In February 2017, Yiannopoulos was slated to give a talk on campus. Protests turned violent after masked agitators saw an opportunity to destroy campus property, and the talk was cancelled. After the window-smashing, blaze-inducing, headline-grabbing bedlam following Yiannopoulos’ no-show, frequent CALIFORNIA contributor Glen Martin asked whether this was truly a free-speech issue or just some kind of sick joke.

Demonstrators in Sproul Hall hallways during sit-in on December 2, 1964 / Photo courtesy of Warren, The Bancroft Library

Martin looked at  the university’s begrudged stance that it couldn’t stop the publicization of undocumented students’ names (which it was rumored Yiannopoulos planned to do). He also wondered whether the “Black Bloc” disruptors were indeed hired by Yiannopoulos to jeopardize  the university’s funding, and noted that shutting down a protest or protected speech requires a “clear and present danger.”

Jesse Choper, professor emeritus at Berkeley Law and constitutional law expert, said administrators did their best out there: “They let Yiannopoulos speak, because they had no real legal justification for stopping the event. They allowed the demonstrators to demonstrate, and dealt with the black bloc when they started destroying property. I don’t come down on the side of the university all the time, but I think they did the right thing in this case. They balanced values and costs.”

If one thing was clear, though, it was that the attention-seeker at the heart of the speech/protest/riot got more attention than he could ever hope for.

Digging in deeper

Last year’s drama was more than just police barricades, protests, and expensive photo ops, however. Rather than quarreling over whether the university properly adhered to established interpretations of free speech, the deeper intellectual debate considered whether our current notions of free speech are ethical and healthy for the university, and democracy as a whole.

Berkeley Law Dean Erwin Chemerinsky said censoring the speech of one person or group—no matter how offensive or false—is a slippery slope that could stifle the free flow of ideas, especially at an institution of learning. “If today you can stop the speech that I find offensive, tomorrow people can silence me because they find me offensive,” he said.

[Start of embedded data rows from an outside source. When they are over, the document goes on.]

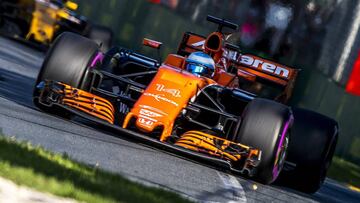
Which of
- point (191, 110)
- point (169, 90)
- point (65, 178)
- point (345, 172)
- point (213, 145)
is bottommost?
point (345, 172)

African American studies professor Michael Cohen contended that Free Speech Week “was deliberately designed to offend as many people as possible and to take up as much space on campus so as to prevent the workings of the campus from being carried out…. To halt and thwart the educational mission of the university, not advance it.”

Cohen asked, “Why would the university—whose singular message and mission is educational and research oriented—invite people with such utterly backwards, amoral and contemptuous ideas to use their platform to recruit and spread hatred sexism and violence?”

The question exasperates campus spokesperson Dan Mogulof, who stressed in an email that “the university did not invite a single one of the speakers in question. All were invited by a student organization with independent legal standing as a separate entity from the campus. We had no more ability to interfere with their invitation rights then we do with the Warriors’ decision to pay Kevin Durant 40 million dollars a year.”